There was a table set for one, drawn snugly near the fire. As he turned to look at it, the chair, padded with red velvet, moved away from the table a few inches, swinging towards him; and the covers slid off the dishes, and hot water descended from nowhere into a china teapot. He hesitated. He had seen
no sign of his host—nor, indeed of any living thing that goes on legs, or wings: There weren’t even any birds in the garden—and surely hidden somewhere in this vast pile was the someone who was waited on
so efficiently. And one never knew about enchantments; perhaps he, whoever he was, lived alone, and these invisible servants were mistaking this stranger
X
for their master, who would be very angry when he discovered what had happened. Or perhaps there was something wrong with the food, and he would turn into a frog, or fall asleep for a hundred years.... The chair jiggled a little, impatiently, and the teapot rose up and poured a stream of the sweetest-smelling tea he had ever known into a cup of translucent china. He was very hungry; he sighed once, then sat down and ate heartily.
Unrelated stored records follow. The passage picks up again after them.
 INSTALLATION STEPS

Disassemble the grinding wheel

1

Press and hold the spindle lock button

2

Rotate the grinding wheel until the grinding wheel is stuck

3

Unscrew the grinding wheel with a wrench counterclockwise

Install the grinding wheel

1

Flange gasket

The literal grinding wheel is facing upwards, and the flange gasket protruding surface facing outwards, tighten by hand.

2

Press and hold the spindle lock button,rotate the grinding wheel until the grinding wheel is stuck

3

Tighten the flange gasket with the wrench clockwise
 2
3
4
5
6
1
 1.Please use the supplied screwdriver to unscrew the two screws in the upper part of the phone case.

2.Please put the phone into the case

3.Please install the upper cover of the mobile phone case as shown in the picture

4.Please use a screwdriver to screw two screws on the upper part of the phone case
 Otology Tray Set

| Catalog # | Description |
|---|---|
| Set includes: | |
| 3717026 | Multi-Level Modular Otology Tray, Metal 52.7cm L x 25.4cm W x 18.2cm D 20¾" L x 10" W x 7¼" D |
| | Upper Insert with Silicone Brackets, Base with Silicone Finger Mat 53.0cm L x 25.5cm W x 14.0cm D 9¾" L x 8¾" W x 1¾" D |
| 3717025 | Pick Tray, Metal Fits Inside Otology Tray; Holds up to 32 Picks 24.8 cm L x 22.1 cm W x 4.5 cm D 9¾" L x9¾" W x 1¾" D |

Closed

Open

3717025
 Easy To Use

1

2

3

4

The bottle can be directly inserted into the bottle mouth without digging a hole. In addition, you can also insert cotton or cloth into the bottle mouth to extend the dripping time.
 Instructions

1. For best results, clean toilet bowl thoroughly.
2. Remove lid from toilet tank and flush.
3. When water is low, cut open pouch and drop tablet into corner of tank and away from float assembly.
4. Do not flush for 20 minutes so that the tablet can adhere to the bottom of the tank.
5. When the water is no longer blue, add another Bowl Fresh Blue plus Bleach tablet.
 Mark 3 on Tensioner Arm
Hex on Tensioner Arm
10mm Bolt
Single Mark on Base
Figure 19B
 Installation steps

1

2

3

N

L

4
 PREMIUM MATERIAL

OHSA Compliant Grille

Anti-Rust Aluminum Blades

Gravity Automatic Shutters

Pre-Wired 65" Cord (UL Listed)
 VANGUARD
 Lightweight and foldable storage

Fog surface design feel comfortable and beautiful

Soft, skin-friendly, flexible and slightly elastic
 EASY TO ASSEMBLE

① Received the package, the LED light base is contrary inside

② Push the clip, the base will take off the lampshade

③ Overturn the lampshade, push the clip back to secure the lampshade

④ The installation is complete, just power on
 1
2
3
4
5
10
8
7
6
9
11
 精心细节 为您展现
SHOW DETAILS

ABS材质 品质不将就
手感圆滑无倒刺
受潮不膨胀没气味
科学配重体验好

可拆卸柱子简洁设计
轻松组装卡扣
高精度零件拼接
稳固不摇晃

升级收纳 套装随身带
When he was done, a couch he hadn’t noticed before had been made up into a bed. He undressed and lay down, and fell immediately into a dreamless sleep.
No more than the usual eight hours seemed to have passed when he awoke. The day was new; the sun had not yet risen above the tops of the tall, white-crowned forest trees, and a grey but gentle light slipped through the tall leaded windows and splashed on the floor. His clothes had been cleaned, and were folded neatly over the back of the red velvet chair; and for his coarse shirt, a fine linen one had been substituted. His boots and breeches looked new, and his cloak was mysteriously healed of its travel tears and stains. There were tea and toast and an elegantly poached egg on the little table, and a rust-coloured chrysanthemum floating in a crystal bowl.
There was still no sign of his host, and he grew anxious. He wanted to be on his way, but he did not wish to leave without expressing his gratitude to someone—and furthermore he still had no idea where he
was, and would have liked to ask directions. He went outside, and then into the stable, where he found his horse relaxed and comfortable, pulling at wisps of hay. The tack outside the stall had been cleaned and mended, and the bits and buckles were polished till they sparkled. He went outside again, and looked around; went round the corner of the castle and stared across more gardens, and grassy fields beyond. The snow had disappeared entirely, and the green was the green of early summer. Far across the fields he saw the black border of the wood, and as he strained his eyes something shiny winked at him, something that might be another gate. “Very well,” he said aloud. “I will go that way.”